=== TEXTE EXTRAIT ===

——

Edouard Husson : Nous vivons depuis des années dans une République à démocratie limitée. La conviction, sans doute sincère chez beaucoup de représentants du monde dirigeant, est que le monde est devenu si complexe qu'il ne peut pas être dépendant de décisions populaires. A partir de là s'est déclenchée une double dynamique: le monde débarrassé du communisme et porté par l'extraordinaire révolution de l'information que permet le progrès permanent de la technologie informatique est devenu beaucoup trop complexe pour les dirigeants eux-mêmes; et beaucoup moins du fait de défis planétaires que parce que l'information est suffisamment abondante localement pour prendre les bonnes décisions alors qu'il est impossible de prendre une bonne décision au niveau global très liin du terrain. Et c'est le deuxième élément de la dynamique: le désir très fort des individus de décider pour eux-mêmes et par eux-mêmes. 
Pendant une vingtaine d'années le monde dirigeant a imposé des solutions dites globales, au besoin en cassant les dynamiques locales. Cela marche de moins en moins. Les citoyens ordinaires ont suffisamment d'informations à disposition et ils peuvent s'organiser en temps réel grâce aux réseaux sociaux. Pourtant le monde dirigeant s'obstine à penser qu'il s'agit d'une aberration. Il regarde de haut cette France des pays et des terroirs où l'on analyse avec plus de bon sens que dans bien des lieux de décision parisiens, bruxellois ou washingtoniens.

——

=== LIGNES DE DONNÉES ===
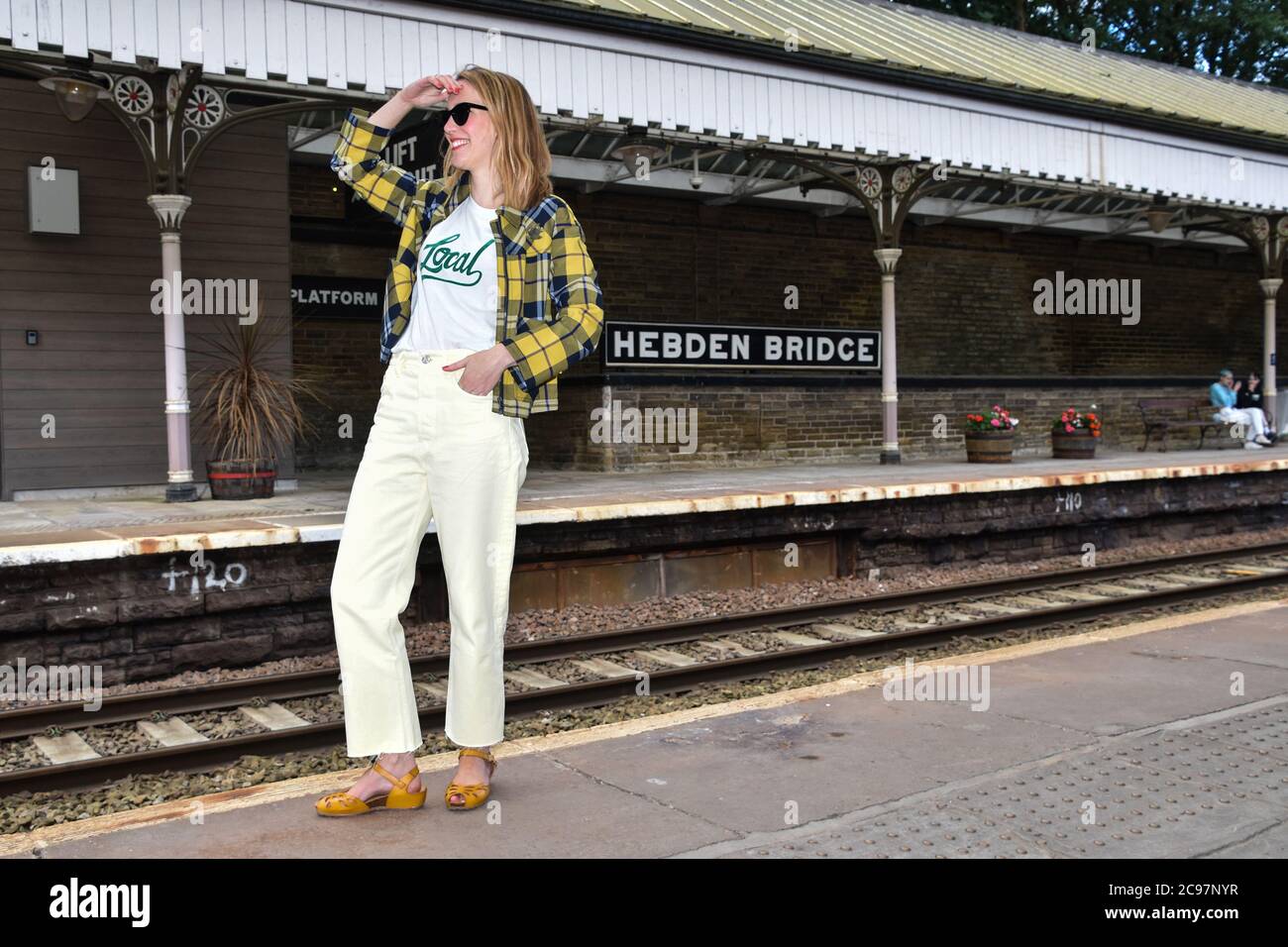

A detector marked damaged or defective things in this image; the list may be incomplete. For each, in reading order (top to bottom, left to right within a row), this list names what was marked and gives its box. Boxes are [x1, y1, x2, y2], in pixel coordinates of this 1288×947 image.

——

=== CONSIGNES ===
a) D'après le texte extrait, grâce à quoi les citoyens ordinaires peuvent-ils s'organiser en temps réel ?
b) Donnez la suite du texte sur la démocratie limitée, à partir de sa dernière phrase.

=== RÉSULTATS FINAUX ===
a) Grâce aux réseaux sociaux.

b)
L'élection d'Emmanuel Macron avait tout d'un paradoxe puisqu'il est l'homme par excellence des solutions mondiales et abstraites à des questions locales et concrètes. Avec une indéniable sincérité il a poussé le plus loin possible la logique "top down". Il est explicable qu'il y ait un effet boomerang. Et que les décideurs et commentateurs de la France d'en haut soient étonnés qu'une révolte politique puisse avoir sa part de violence montre juste dans quelle bulle ils ont vécu depuis les années 1990. 

Ne peut-on pas voir une certaine forme de naïveté d'imaginer que l'opposition à Emmanuel Macron, initiée par les Gilets jaunes, mais qui s'est révélée par le taux de soutien majoritaire à ce mouvement, ne trouve pas un moyen d'expression ?  

Oui, les tenants de la République à démocratie limitée ont complètement perdu l'habitude de grands débats politiques.  Pour eux droite contre gauche cela n'a plus de sens. Etre dirigeant c'est rencontrer ses semblables dans des aréopages internationaux, sûrement pas être à l'écoute de son propre peuple - sauf lors des élections. Du Mitterrand de 1988 à François Hollande, les candidats à la présidence de la République ont rusé avec le peuple: il ont imaginé une manière de mettre les solutions globalistes dans des habits politiquement présentables, qui devaient entretenir l'électorat dans l'illusion qu'il décidait. La grande innovation d'Emmanuel Macron c'est qu'il n'a pas fait semblant. Il s'est présenté comme un globaliste et a annoncé que la France se plierait à son programme. Il était prévisible qu'un front du refus se constitue. En gros "France périphérique" contre "France d'en haut". Ce qui surprend les globalistes, c'est qu'ils aient face à eux, soudain un mouvement d'une telle ampleur. Mais jamais l'intention de recourir, coûte que coûte, aux solutions globales, n'avait été aussi clairement affirmée. Il est effectivement naïf de penser que l'on va soit décourager les Gilets Jaunes soit empêcher tout autre mouvement qui prendrait le relais. 


La responsabilité des oppositions n'est-elle pas justement de trouver le moyen de canaliser politiquement cette expression, aussi bien par leur remise en cause, que par la proposition de nouvelles lignes politiques ?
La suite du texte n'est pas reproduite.